Gerothman W. Cornell
Gerothman W. Cornell

Information on this page is from History of Rensselaer Co., New York by Nathaniel Bartlett Sylvester, published in 1880.

GEROTHMAN W. CORNELL is the eldest in a family of six children of Govit and Phebe (Almy) Cornell and was born in Cambridge, Washington Co., N. Y., Jan. 4, 1817. His ancestors were from New England.

He received a fair common-school education while young, but at the age of thirteen, on account of the straitened circumstances of his parents, he went into the busy world to care for himself. He became a clerk for his uncle, in New York, where he remained for two years, and subsequently ws a clerk in a general merchandise store, at Buskirk's Bridge, for four years.
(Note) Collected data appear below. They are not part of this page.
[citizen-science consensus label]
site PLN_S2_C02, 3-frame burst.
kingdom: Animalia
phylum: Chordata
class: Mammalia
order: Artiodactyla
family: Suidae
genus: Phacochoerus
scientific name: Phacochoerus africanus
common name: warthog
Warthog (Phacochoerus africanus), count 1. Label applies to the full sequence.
In the year 1836 he came to Lansingburgh, Rensselaer Co., N. Y., and served as clerk for Alexander Walsh for a while, but soon after established himself in business as a general merchant and dealer in grain, etc., which business he has carried on with varying success for many years. Mr. Cornell has been an interested party in all matters of local interest, and a very active member of the Republican party.

He has been honored with positions of trust and responsibility by the citizens of his town and county, and has always endeavored to discharge the duties incumbent upon him with justice to others and with credit to himself.

He has been trustee of the village of Lansingburgh, and represented the town in the Board of Supervisors for four years in succession. In 1858 he was elected sheriff of Rensselaer County, and re-elected to that office in the fall of 1864.

He was appointed postmaster of Lansingburgh in 1874, during the presidency of U. S. Grant, and reappointed to that office in 1878.